彼はクーラーが壊れた、蒸し暑い自室で高校最後の夏休みを満喫していた。

汗が頬を伝い、床へと落ちる。

宿題はもちろんひとつも手をつけていない。

こうも暑いとやる気が起きないのだ。

ごろりと寝返りをうち、テレビのリモコンをとると電源を入れた。

「ニュースばっかりじゃん。」

どのチャンネルを付けてもニュースばかりでつまらない。

心晴はなんかあったのか?と不思議に想いながら、

テレビに視線を向ける。


『無数の小惑星は確実に地球に向かって来ている模様です。なんと、一か月前から地球に衝突する事がわかっていたようですが、

国民を混乱させない為に、国家機密として取り扱っていたという事実が発覚しました。外国メディアの報道によりますと、今日午後0時2分16秒にアフリカ南部に衝突するという予想がでています。

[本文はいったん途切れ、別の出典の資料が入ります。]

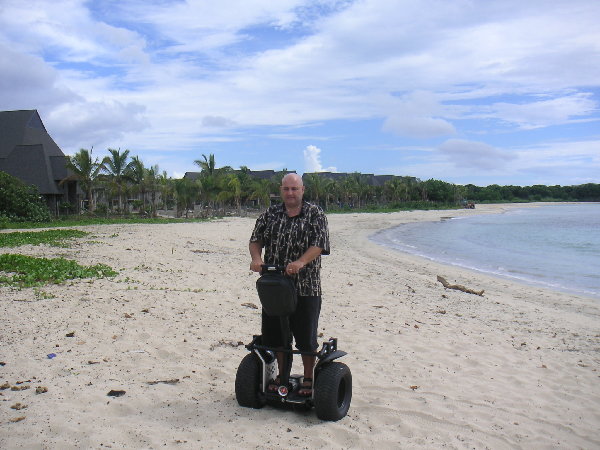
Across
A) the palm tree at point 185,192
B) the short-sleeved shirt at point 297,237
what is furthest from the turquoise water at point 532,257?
the palm tree at point 185,192

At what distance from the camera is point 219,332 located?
600cm

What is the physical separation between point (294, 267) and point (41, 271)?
650cm

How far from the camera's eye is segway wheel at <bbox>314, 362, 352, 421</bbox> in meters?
3.63

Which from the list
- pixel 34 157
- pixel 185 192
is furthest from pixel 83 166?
pixel 185 192

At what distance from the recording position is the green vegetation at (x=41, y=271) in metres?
7.81

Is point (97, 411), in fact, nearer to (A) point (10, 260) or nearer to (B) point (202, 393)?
(B) point (202, 393)

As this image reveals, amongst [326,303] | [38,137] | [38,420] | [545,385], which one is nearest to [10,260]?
[326,303]

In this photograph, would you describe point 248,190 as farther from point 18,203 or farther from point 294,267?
point 294,267

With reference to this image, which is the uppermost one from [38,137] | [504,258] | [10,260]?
[38,137]

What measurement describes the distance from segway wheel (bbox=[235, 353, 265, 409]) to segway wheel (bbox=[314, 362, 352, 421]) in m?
A: 0.47

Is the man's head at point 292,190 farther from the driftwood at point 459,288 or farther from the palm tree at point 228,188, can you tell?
the palm tree at point 228,188

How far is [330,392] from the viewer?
11.9ft

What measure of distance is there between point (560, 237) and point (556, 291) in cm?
2046

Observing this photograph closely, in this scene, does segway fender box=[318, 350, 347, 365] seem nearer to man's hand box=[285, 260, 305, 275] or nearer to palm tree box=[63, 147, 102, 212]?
man's hand box=[285, 260, 305, 275]
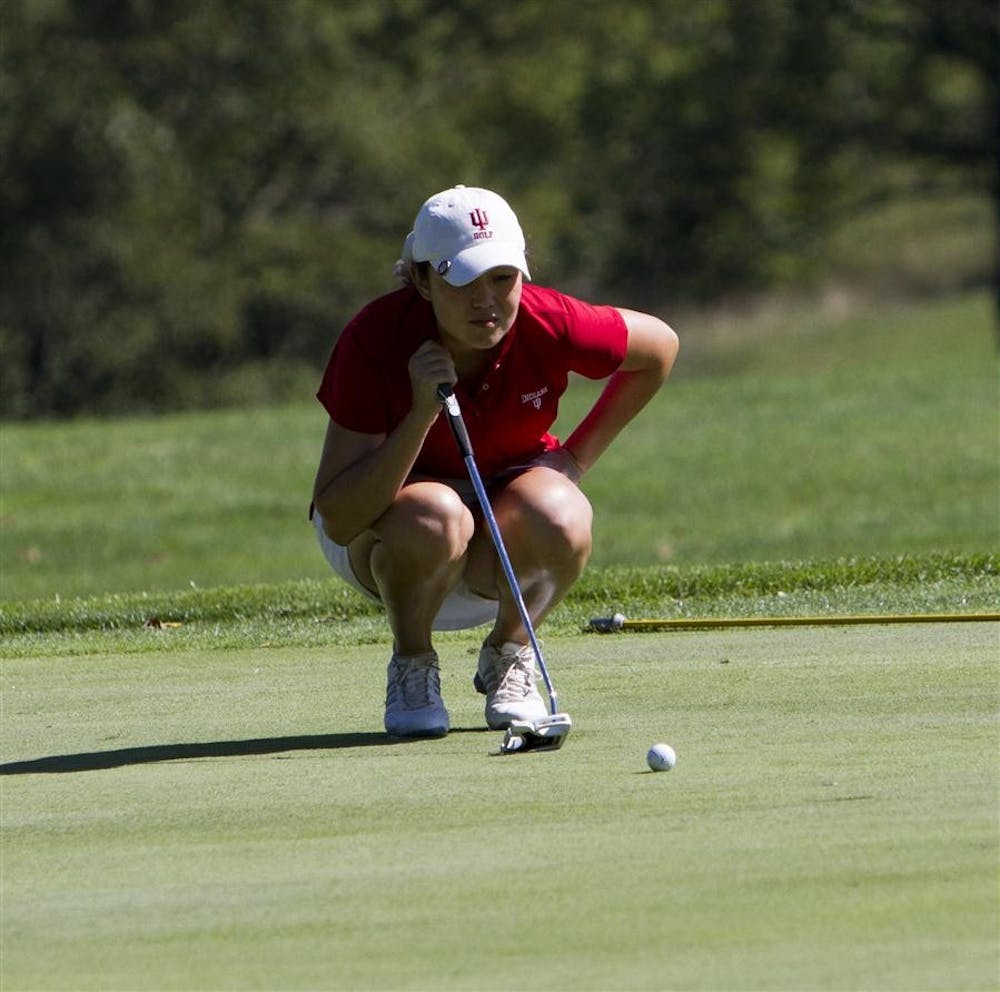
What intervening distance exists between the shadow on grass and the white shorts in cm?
40

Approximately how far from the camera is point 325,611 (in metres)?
7.80

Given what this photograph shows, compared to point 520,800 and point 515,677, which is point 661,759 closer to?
point 520,800

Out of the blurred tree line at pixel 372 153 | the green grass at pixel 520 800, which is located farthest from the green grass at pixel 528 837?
the blurred tree line at pixel 372 153

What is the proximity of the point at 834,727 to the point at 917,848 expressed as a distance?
1178mm

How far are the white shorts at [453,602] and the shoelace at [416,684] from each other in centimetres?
26

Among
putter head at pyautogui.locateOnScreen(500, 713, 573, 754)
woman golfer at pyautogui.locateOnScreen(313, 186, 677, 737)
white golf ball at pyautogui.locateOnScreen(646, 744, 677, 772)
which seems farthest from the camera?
woman golfer at pyautogui.locateOnScreen(313, 186, 677, 737)

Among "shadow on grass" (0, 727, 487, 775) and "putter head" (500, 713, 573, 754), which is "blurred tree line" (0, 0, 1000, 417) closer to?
"shadow on grass" (0, 727, 487, 775)

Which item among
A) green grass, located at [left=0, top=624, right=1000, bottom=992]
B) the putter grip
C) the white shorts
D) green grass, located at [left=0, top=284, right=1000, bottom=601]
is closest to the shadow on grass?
green grass, located at [left=0, top=624, right=1000, bottom=992]

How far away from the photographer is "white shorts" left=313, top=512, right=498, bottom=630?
5.16m

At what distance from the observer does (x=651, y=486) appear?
16125 mm

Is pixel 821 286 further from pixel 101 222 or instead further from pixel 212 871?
pixel 212 871

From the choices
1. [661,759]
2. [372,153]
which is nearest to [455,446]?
[661,759]

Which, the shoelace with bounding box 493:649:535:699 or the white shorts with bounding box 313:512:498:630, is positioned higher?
the white shorts with bounding box 313:512:498:630

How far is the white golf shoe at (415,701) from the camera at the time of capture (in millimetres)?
4723
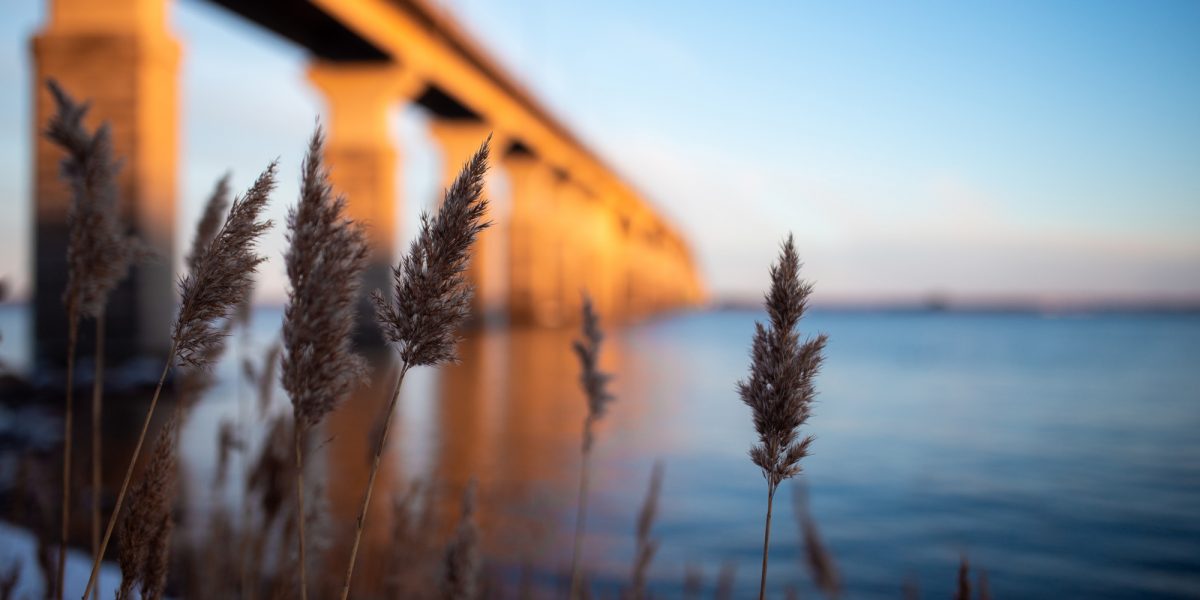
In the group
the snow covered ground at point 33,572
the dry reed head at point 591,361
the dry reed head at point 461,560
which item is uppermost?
the dry reed head at point 591,361

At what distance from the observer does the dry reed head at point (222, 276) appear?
141 cm

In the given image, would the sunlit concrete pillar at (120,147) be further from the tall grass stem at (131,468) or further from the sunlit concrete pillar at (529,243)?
the sunlit concrete pillar at (529,243)

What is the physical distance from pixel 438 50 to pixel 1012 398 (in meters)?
21.8

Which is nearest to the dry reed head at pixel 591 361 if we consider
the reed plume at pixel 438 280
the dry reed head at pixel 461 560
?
the dry reed head at pixel 461 560

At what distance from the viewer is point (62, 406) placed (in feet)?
36.0

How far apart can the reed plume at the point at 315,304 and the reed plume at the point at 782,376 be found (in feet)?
2.61

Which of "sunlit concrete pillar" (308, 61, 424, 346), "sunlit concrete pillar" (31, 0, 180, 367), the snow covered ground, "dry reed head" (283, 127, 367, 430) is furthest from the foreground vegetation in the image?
"sunlit concrete pillar" (308, 61, 424, 346)

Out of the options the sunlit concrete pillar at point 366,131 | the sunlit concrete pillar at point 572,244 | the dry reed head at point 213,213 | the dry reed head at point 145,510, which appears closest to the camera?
the dry reed head at point 145,510

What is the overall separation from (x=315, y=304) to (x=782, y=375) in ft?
2.88

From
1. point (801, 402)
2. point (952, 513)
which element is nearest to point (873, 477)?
point (952, 513)

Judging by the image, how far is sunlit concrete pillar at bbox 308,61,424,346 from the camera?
25.4m

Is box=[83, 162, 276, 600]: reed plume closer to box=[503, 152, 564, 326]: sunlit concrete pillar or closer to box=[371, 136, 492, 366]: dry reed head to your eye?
box=[371, 136, 492, 366]: dry reed head

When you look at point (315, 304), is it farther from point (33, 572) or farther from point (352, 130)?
point (352, 130)

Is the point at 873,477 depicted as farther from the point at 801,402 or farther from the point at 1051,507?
the point at 801,402
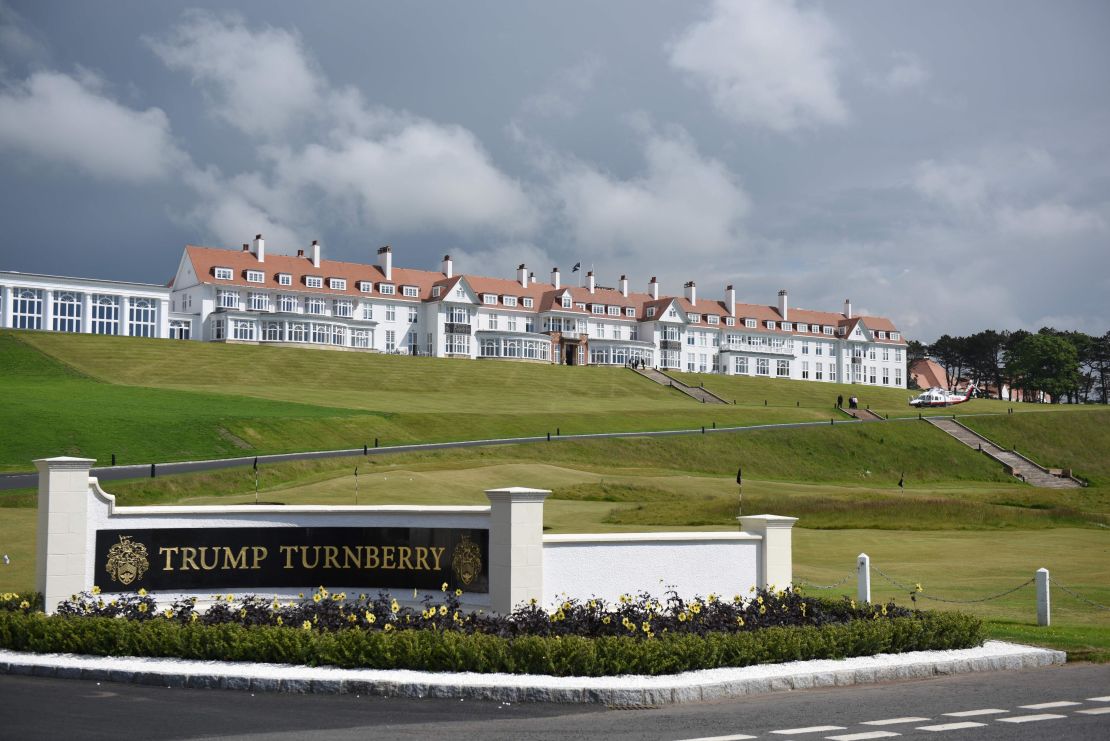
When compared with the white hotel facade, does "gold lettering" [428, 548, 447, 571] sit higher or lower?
lower

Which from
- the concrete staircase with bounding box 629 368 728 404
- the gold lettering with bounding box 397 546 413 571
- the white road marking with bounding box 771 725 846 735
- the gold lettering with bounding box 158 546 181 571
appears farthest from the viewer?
the concrete staircase with bounding box 629 368 728 404

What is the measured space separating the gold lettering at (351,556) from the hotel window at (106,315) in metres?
96.6

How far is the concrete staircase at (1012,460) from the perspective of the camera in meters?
76.4

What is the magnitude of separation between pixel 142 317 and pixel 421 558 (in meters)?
99.2

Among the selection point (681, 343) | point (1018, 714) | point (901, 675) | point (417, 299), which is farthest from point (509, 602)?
point (681, 343)

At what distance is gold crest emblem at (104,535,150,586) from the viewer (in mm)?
17297

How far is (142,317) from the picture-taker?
10788 cm

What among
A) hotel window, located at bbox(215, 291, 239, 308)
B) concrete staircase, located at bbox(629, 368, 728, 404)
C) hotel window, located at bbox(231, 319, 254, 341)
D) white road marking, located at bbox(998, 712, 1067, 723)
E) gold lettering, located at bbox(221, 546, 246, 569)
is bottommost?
white road marking, located at bbox(998, 712, 1067, 723)

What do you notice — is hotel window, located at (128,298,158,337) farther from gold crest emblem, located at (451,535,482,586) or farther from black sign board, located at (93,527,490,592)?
gold crest emblem, located at (451,535,482,586)

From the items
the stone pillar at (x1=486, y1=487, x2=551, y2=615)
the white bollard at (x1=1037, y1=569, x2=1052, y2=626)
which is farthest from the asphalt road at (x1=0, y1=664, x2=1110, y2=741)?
the white bollard at (x1=1037, y1=569, x2=1052, y2=626)

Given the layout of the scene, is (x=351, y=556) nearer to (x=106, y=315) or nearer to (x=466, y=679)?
(x=466, y=679)

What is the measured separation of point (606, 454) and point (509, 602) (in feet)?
167

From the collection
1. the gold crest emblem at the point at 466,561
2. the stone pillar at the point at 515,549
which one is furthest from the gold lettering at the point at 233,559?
the stone pillar at the point at 515,549

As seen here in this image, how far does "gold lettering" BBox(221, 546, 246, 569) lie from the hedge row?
2.39 metres
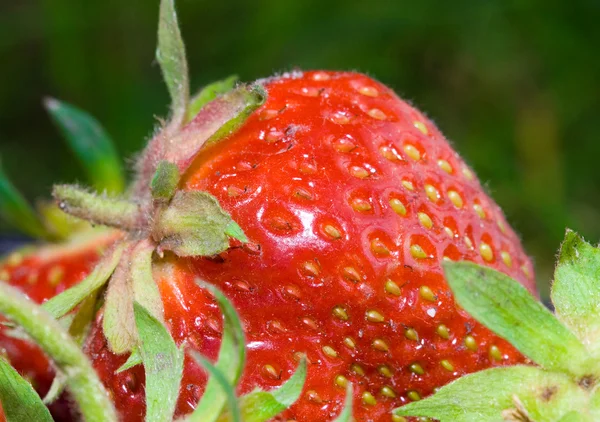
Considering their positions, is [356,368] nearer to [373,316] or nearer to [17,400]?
[373,316]

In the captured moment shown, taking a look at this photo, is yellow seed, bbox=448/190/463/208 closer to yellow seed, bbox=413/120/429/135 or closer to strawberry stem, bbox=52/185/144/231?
yellow seed, bbox=413/120/429/135

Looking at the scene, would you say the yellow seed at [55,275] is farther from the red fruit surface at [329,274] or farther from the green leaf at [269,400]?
the green leaf at [269,400]

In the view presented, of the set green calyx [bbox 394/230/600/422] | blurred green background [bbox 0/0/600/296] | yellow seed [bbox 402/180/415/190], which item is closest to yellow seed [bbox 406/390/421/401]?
green calyx [bbox 394/230/600/422]

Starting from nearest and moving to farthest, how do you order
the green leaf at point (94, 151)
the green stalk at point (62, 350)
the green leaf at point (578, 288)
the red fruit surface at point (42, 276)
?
the green stalk at point (62, 350)
the green leaf at point (578, 288)
the red fruit surface at point (42, 276)
the green leaf at point (94, 151)

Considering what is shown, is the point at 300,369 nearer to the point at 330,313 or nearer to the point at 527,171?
the point at 330,313

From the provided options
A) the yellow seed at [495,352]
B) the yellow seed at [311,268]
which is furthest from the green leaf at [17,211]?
the yellow seed at [495,352]

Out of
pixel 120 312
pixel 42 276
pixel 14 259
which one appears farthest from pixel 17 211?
pixel 120 312

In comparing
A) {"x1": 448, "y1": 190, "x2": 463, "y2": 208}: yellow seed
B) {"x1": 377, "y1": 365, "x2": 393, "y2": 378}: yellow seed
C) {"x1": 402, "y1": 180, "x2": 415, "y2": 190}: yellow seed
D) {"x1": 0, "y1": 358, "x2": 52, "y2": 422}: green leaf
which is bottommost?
{"x1": 0, "y1": 358, "x2": 52, "y2": 422}: green leaf
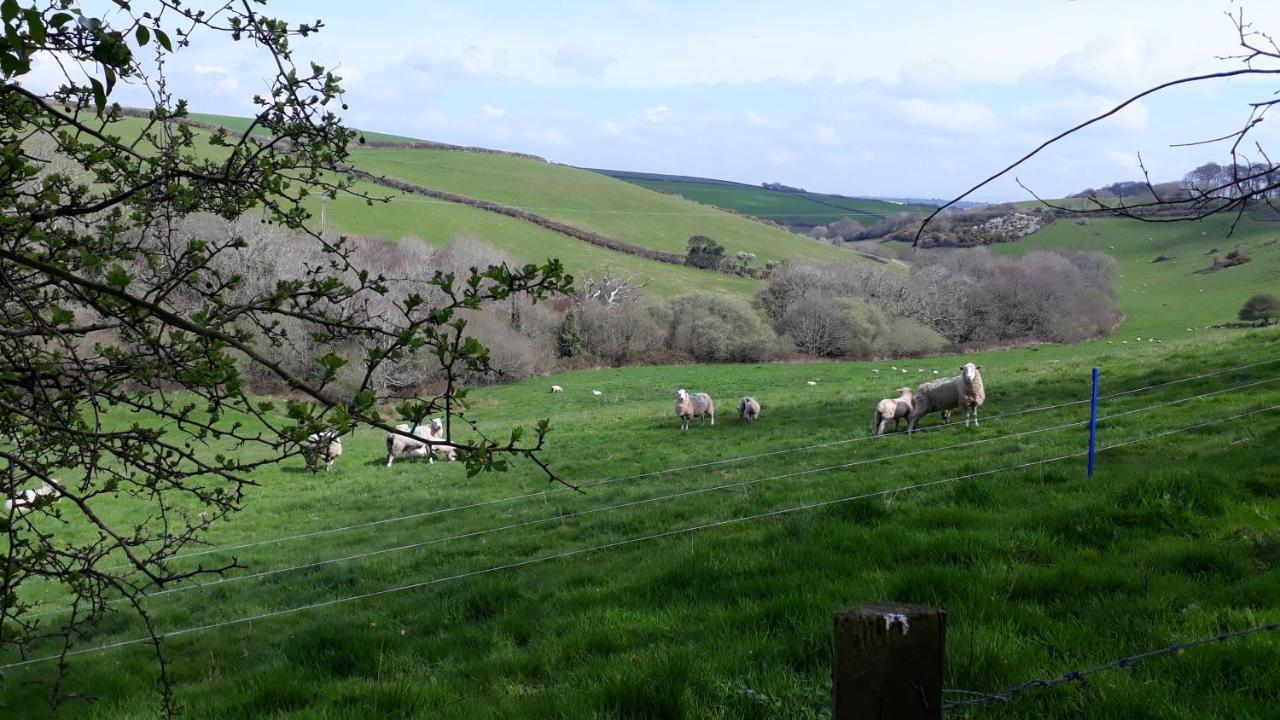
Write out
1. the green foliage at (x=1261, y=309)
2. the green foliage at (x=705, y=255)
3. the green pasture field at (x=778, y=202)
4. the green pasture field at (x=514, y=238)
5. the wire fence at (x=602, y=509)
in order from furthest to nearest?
Answer: the green pasture field at (x=778, y=202) → the green foliage at (x=705, y=255) → the green pasture field at (x=514, y=238) → the green foliage at (x=1261, y=309) → the wire fence at (x=602, y=509)

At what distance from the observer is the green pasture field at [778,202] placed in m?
118

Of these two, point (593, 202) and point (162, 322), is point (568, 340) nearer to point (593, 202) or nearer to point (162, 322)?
point (593, 202)

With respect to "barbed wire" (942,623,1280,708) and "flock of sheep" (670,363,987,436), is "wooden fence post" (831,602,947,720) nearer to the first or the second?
"barbed wire" (942,623,1280,708)

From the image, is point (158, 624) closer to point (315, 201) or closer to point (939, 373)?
point (939, 373)

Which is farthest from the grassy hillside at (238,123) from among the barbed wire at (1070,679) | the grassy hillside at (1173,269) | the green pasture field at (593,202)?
the barbed wire at (1070,679)

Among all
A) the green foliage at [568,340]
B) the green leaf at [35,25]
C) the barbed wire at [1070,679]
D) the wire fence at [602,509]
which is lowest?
the green foliage at [568,340]

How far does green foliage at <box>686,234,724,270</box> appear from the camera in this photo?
82688 mm

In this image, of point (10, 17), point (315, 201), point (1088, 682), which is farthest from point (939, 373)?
point (315, 201)

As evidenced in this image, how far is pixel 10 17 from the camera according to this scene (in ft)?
6.73

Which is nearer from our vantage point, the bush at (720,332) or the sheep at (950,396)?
the sheep at (950,396)

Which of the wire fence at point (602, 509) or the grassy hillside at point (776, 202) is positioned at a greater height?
the grassy hillside at point (776, 202)

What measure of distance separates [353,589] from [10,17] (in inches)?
315

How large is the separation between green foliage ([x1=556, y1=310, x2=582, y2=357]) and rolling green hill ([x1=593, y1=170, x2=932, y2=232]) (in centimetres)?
6029

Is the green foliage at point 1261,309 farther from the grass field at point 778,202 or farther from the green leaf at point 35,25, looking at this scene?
the green leaf at point 35,25
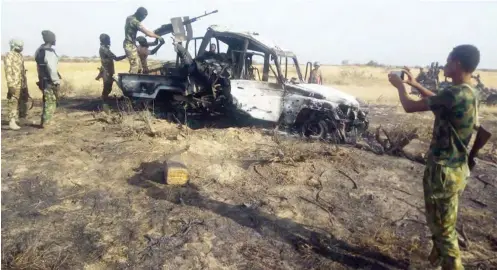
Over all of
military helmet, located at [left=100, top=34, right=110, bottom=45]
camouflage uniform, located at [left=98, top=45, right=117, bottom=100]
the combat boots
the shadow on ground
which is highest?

小惑星は過去最大級の大きさで、無数あるということから地球に膨大な被害がでると予想されます。』


「...は?」


____これ、やばいんじゃないか?

ドクン、と心晴の心臓が鳴る。

ばっと起き上がると心晴は部屋を出て階段を駆け下りた。

バァン!とリビングの扉を開くと、母親と兄がこちらに視線を向ける。

「何よ、騒がしいわねえ。」

「テレビ!テレビ見た!?」

「ああ、小惑星のこと?」

母親は他人事のようにそう言うと、洗濯物を畳み始める。

「落ちるのはアフリカでしょ?日本は大丈夫よ。」

今までにも何回かあったでしょ?と余裕そうな笑顔を見せる。

そんな母親を見ると、不思議と落ち着いた。

何を一人で焦っていたのだろう、馬鹿馬鹿しい。


「これ食うか?」

ポッキーを差し出してきた兄から何本か受け取ると、ボリボリと食べながら

彼の隣へと移動してソファーにどかっと座り込む。

「テレビ、その話題ばっかでつまんねーよなぁ。」

兄は何回かチャンネルを変えるが、相変わらずニュースばかり。